Me: “Umm… I dunno. What do you want to do?”

Him: “We’re nice to each other all the time. Do we have to make a thing of it?”

Me: “Well, I definitely don’t want to go out to dinner with all those other couples being gross and weird.”

Him: “Agreed.”

And that, ladies and gentlemen, is the extent of the boyfriend and I’s conversation about Valentine’s Day. I suspect there will be dinner at home and some binge watching of something on Netflix and if I’m very lucky and ask nice, he’ll make me popcorn. He makes the best popcorn. So, yeah, pretty much what it’s like almost every weekend.

I’ve been trying to come up with some options for a dinner/dessert combo that says, “This day is maybe a little special but not like… a big deal in the grand scheme of things.” Dinner is still a little bit of a mystery, but dessert might be sorted.
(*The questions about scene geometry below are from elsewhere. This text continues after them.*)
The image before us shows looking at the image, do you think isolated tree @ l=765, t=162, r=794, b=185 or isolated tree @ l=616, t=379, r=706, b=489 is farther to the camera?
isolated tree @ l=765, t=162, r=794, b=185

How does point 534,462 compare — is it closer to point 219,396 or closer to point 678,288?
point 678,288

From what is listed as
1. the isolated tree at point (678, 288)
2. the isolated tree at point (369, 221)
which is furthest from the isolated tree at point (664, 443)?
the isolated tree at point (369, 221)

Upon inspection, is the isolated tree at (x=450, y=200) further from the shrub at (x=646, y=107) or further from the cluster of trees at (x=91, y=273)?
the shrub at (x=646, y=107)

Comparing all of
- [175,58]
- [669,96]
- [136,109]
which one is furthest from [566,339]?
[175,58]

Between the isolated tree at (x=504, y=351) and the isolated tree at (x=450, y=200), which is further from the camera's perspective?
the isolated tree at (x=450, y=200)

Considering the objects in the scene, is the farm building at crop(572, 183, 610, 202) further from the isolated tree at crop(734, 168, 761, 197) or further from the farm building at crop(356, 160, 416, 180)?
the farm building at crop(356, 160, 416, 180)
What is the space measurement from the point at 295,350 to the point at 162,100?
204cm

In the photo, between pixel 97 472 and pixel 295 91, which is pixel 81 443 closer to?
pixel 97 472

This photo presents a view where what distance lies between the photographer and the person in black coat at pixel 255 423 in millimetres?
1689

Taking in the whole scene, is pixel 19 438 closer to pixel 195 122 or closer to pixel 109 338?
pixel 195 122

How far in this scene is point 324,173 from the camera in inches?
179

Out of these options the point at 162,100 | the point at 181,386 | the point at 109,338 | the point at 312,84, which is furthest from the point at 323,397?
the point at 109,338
It might be this Mini Apple Brulée Tart. I am a broke culinary student without a lot of funds for just playing around, so my experiments typically have to be limited to what I already have on hand. The ingredients in this tart can all be purchased for less than $10 total, assuming you have a few staples like cinnamon, honey (or agave) and sugar on hand.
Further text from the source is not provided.